Niek de Goeij, of CRS Mali, explains that “we want to emphasize the impact McGovern-Dole has had on families. Some children — particularly girls — described how school lunch is the main reason their parents send them to school to begin with, and how parents have benefited from the diminished hunger among their other children because they have one less mouth to feed during the school day.”

School meals quietly can change a family, a community, a nation for the better.

Never underestimate the power of school meals when making a foreign policy. It makes the best kind: a humanitarian one.

Right now the Congress has a chance to pass responsible budgets and fund critical food aid programs. The McGovern-Dole school lunch program typically gets about $200 million in funding, before President Trump proposed the zero funding.

Congress should raise McGovern-Dole funds to at least $300 million a year to provide more school meals across the globe. We could expand the number of children and nations that receive this vital food for education.

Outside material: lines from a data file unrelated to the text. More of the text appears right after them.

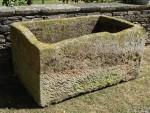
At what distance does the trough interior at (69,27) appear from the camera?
5590 millimetres

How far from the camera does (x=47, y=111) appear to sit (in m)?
4.77

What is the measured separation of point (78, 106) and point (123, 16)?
2711 mm

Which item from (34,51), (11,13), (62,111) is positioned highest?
(11,13)

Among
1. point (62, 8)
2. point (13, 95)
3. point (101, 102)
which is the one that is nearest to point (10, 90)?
point (13, 95)

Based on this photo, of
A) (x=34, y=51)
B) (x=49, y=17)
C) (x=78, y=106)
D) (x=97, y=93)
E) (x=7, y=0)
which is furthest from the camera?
(x=7, y=0)

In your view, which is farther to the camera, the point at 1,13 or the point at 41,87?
the point at 1,13

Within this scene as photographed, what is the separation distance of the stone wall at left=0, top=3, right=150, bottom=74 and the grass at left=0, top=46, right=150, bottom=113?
86 cm

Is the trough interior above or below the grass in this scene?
above

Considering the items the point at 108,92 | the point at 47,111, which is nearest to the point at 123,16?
the point at 108,92

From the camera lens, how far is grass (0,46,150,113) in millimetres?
4836

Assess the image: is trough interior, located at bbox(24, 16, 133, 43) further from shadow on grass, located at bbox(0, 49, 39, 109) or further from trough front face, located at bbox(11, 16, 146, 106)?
shadow on grass, located at bbox(0, 49, 39, 109)

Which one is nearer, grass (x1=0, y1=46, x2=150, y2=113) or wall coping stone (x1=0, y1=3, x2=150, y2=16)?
grass (x1=0, y1=46, x2=150, y2=113)

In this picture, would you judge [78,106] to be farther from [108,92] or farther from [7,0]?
[7,0]

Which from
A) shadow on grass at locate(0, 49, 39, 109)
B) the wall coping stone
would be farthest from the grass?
the wall coping stone
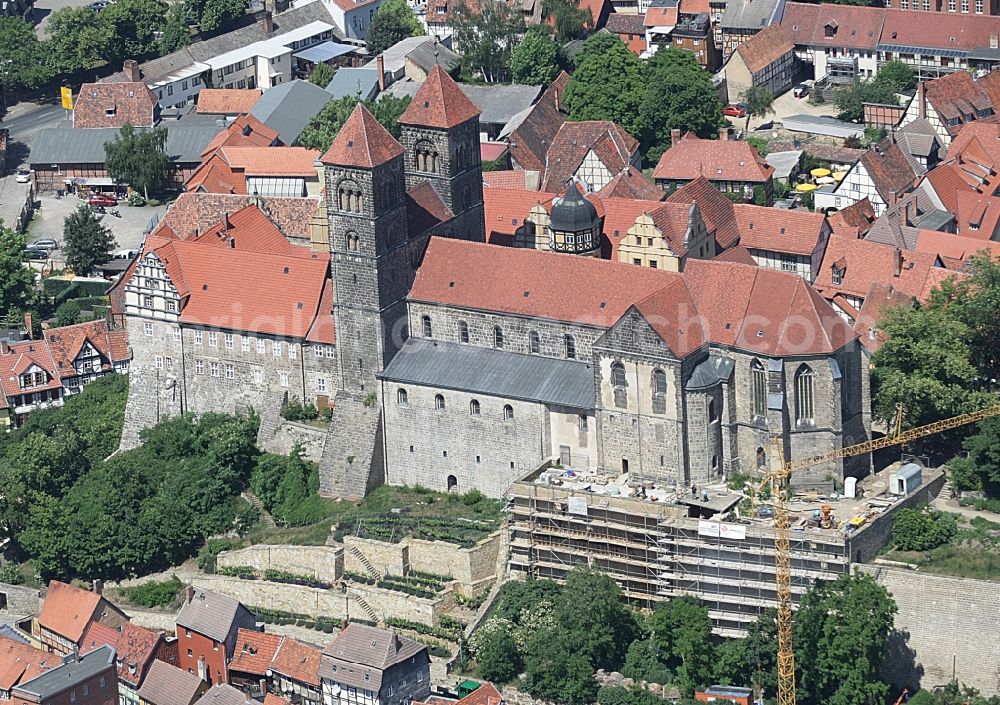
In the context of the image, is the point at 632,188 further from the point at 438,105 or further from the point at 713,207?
the point at 438,105

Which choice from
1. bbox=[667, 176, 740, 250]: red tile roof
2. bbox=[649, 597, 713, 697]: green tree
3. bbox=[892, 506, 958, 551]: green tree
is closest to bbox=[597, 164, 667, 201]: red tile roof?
bbox=[667, 176, 740, 250]: red tile roof

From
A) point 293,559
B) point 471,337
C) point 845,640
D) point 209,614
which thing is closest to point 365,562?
point 293,559

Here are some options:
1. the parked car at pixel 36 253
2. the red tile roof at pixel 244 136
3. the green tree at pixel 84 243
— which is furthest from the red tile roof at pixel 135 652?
the red tile roof at pixel 244 136

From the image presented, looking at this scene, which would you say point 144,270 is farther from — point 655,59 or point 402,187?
point 655,59

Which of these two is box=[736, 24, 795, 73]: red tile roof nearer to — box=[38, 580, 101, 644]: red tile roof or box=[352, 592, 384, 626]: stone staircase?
box=[352, 592, 384, 626]: stone staircase

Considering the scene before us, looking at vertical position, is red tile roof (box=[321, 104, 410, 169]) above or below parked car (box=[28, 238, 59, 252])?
above

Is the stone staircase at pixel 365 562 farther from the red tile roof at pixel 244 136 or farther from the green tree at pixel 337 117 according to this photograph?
the red tile roof at pixel 244 136
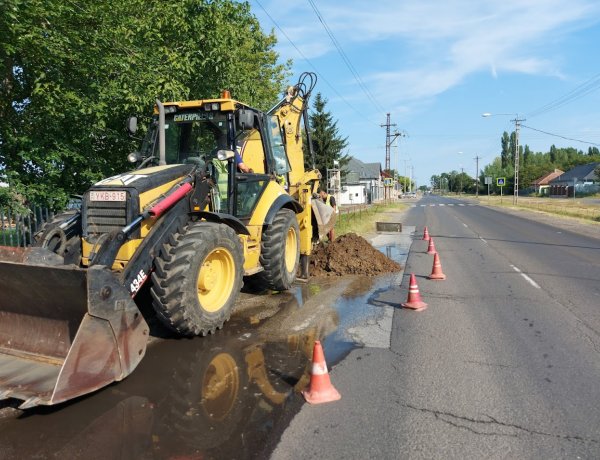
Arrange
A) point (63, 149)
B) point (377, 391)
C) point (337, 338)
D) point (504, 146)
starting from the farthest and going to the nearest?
point (504, 146) → point (63, 149) → point (337, 338) → point (377, 391)

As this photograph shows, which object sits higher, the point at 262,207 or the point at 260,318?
the point at 262,207

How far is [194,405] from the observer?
3.94 metres

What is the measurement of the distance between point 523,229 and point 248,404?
20.7m

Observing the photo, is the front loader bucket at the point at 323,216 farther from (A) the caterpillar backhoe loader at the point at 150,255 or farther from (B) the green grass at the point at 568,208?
(B) the green grass at the point at 568,208

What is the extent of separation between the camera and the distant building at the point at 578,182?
83688 mm

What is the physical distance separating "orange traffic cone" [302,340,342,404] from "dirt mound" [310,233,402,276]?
236 inches

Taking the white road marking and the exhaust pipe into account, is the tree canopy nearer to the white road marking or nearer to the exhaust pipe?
the exhaust pipe

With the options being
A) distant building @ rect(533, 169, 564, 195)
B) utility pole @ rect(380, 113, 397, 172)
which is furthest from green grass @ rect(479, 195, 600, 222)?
distant building @ rect(533, 169, 564, 195)

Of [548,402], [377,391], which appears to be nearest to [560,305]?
[548,402]

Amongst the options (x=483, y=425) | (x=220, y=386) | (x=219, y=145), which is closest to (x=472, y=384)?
(x=483, y=425)

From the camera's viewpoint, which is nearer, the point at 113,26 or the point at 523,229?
the point at 113,26

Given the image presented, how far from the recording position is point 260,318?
6605 mm

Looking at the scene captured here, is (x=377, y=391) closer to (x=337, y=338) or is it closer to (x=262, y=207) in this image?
(x=337, y=338)

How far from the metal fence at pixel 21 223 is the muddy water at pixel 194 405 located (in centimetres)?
457
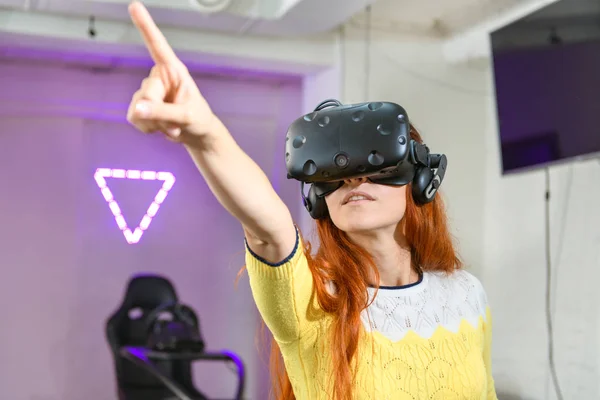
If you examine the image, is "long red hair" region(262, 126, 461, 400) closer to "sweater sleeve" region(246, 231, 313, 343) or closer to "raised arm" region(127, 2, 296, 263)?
"sweater sleeve" region(246, 231, 313, 343)

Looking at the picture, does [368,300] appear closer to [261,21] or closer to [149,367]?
[261,21]

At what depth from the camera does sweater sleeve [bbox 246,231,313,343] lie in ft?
3.57

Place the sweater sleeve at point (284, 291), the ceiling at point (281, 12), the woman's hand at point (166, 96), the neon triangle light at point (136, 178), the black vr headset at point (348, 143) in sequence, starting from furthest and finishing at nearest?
the neon triangle light at point (136, 178) < the ceiling at point (281, 12) < the black vr headset at point (348, 143) < the sweater sleeve at point (284, 291) < the woman's hand at point (166, 96)

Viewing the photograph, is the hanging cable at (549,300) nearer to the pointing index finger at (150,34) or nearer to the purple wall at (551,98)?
the purple wall at (551,98)

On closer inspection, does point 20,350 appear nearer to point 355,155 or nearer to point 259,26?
point 259,26

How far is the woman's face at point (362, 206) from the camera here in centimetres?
130

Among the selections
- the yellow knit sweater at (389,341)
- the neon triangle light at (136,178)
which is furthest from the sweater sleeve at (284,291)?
the neon triangle light at (136,178)

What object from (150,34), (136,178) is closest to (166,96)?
(150,34)

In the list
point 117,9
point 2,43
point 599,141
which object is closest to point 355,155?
point 599,141

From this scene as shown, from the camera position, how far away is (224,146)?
2.91ft

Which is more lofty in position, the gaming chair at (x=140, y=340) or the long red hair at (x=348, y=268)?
the long red hair at (x=348, y=268)

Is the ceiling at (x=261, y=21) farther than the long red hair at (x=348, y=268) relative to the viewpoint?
Yes

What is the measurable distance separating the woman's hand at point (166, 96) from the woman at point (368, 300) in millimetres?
135

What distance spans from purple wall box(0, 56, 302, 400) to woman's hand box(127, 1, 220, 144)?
152 inches
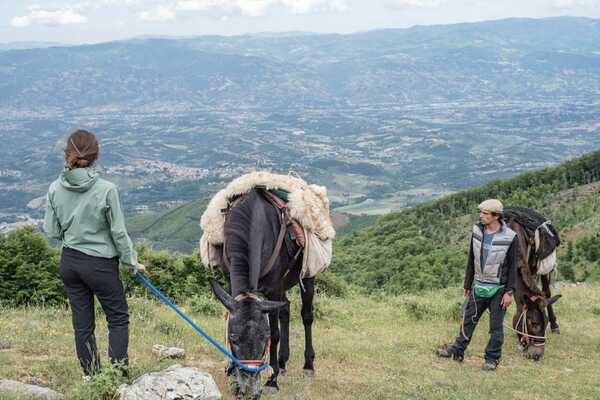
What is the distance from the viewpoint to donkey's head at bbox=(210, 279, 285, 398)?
4324mm

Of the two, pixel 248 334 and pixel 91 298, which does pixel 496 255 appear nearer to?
pixel 248 334

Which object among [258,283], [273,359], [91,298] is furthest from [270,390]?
[91,298]

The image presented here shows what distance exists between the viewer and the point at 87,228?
14.0ft

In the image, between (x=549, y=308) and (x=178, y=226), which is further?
(x=178, y=226)

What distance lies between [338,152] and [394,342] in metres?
158

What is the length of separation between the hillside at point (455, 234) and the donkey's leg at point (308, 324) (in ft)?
32.7

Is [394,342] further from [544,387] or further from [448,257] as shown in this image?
[448,257]

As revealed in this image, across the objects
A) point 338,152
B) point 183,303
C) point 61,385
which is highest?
point 61,385

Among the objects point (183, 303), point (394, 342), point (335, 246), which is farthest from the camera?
point (335, 246)

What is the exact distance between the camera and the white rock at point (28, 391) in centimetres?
406

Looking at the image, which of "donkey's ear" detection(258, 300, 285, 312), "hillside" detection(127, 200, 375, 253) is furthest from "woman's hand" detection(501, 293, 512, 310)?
"hillside" detection(127, 200, 375, 253)

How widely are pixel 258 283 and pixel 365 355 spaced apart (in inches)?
100

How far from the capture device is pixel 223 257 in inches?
219

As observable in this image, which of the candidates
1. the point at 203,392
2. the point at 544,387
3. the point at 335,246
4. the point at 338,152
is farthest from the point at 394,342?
the point at 338,152
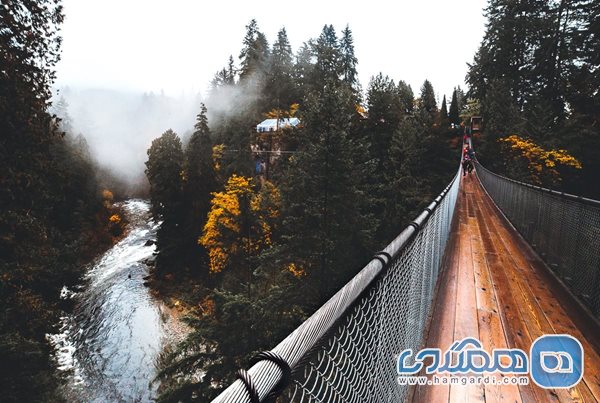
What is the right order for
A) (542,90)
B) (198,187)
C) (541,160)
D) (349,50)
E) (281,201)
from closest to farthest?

Thomas Awiapo of Ghana says that school meals from Catholic Relief Services saved his life when he was an orphan. He went on to get an education because of the school meals, and now is a leading advocate for lifting others out of poverty.

As it did for Thomas, the simple act of kindness of food at school can change the life of a child.

The food not only nourishes body and mind, but it provides hope. In countries with hunger, chaos and poverty hope can disappear. Evil forces like terrorism can thrive under those conditions.

Food, especially for children, can help lift the dark cloud of hunger and despair that lurks over many nations. The McGovern-Dole program, not only provides the school meals, but can help build a lasting national school lunch program which is a huge source of stability.

As we know for our own experience, every nation needs to provide school meals for its children. That is the future of any nation.

As we develop our foreign policy, let’s make it food first, and school meals first. That is the greatest step toward peace we can take.

William Lambers of Delhi, Ohio, is an author who partnered with the U.N. World Food Program on the book Ending World Hunger.